By the time the clock hit midnight, Pelosi, who was presiding over the House floor, finally would give up waiting for McCarthy to stop talking in order to bring up the bill for a vote but decided to shelve the plans and dismiss her caucus for the night until 9 a.m. Friday.
“I know some of you are mad at me, think I spoke too long,” McCarthy said as some Democrats began to gruntle and gave sly remarks towards Republicans as they were heading out. “But I’ve had enough. America has had enough.”
Pelosi’s press office, in a statement called McCarthy floor speech a “temper tantrum,” circulating numerous news releases declaring “McCarthy Needs a Reality Check” and wondering “Is Kevin McCarthy OK?” as a way to counter the upcoming press coverage the GOP leader was expected to receive for his stunt.
While waiting impatiently as McCarthy continued with his “tirade of complaints” on the “reckless” majority party who controls Washington, dozens of Democrats taunted the GOP leader, either booing him or heckling him from the back of the chamber. McCarthy suggested that since Democrats are so comfortable removing members from committees — such as GOP Reps. Marjorie Taylor Greene of Georgia and Paul Gosar of Arizona — that those Democrats who continue to interrupt his speech should be removed from the House floor.
At one point, the GOP leader quoted moderate Democrat Rep. Abigail Spanberger of Virginia recently telling the New York Times following the countless unexpected loss Democrats endured earlier this month on Election Day. In her interview, Spanberger said that “nobody elected Joe Biden to be FDR,” alluding to the Democrats’ narrow House majority and its razor-thin Senate majority.
At precisely that moment, Rep. Alexandria Ocasio-Cortez (D-NY) interjected from afar and was heard shouting, “I did.”
Republicans praised McCarthy’s speech following his eight-and-a-half-hour remark. Rep. Greg Pence (R-IN), the brother of former Vice President Mike Pence, declared the GOP leader remarks as “a historical moment for Kevin, for sure.”
“Great job,” former President Trump said about McCarthy in a statement Friday.
Despite many Republicans praised McCarthy for halting Democrats plans to vote on the social welfare spending bill before the House took off for a week and a half for Thanksgiving break, some within the party are still angry at the GOP leader for letting 13 moderate “RINO” Republicans help Pelosi and Biden pass the $1.2 trillion bipartisan infrastructure bill.

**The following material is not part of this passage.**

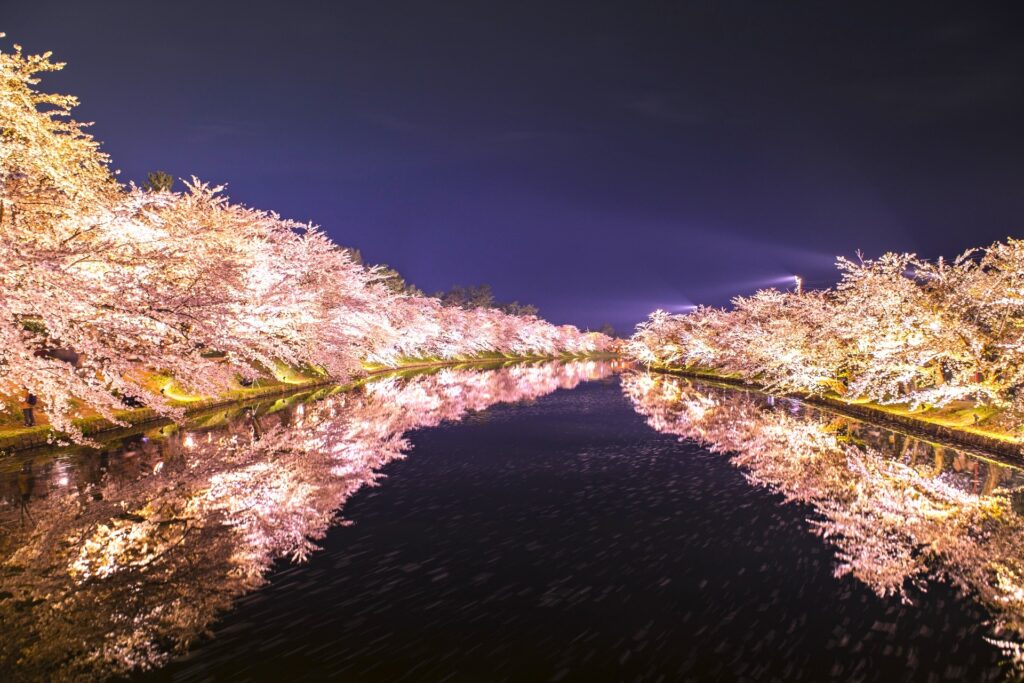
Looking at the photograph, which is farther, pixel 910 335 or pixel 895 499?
pixel 910 335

On Friday, Steve Bannon’s radio show, Rep. Matt Gaetz of Florida called McCarthy’s long speech a “death rattle,” noting the outcome was predetermined based on his “poor leadership and poor strategy.”
“While we heard Leader McCarthy speak for a great duration of time, it was like a really long death rattle,” Gaetz told Steve Bannon Friday. “The outcome was already determined as a consequence of poor leadership and poor strategy.”
As he began to wrap up his speech around 5 a.m Friday morning, McCarthy joked, “this one minute feels almost like eight hours now.”
“This is the longest one minute I’ve ever given; it’s the longest one minute ever given in this body,” McCarthy continued. “There’s a reason why. This is a tipping point; this is a point of not coming back from. The American people have spoken, but unfortunately, the Democrats have not listened.”
“With that, Madam Speaker, I yield back,” McCarthy added.
Despite McCarthy’s efforts, Democrats forged ahead with voting on the social welfare spending package with only one from their own party — Rep. Jared Golden of Maine voting against it.
Once the legislation passes the House, it will face key hurdles in the Senate, where an uncertain fate awaits, with Democratic Sens. Joe Manchin of West Virginia and Krysten Sinema expected to make drastic changes to the package.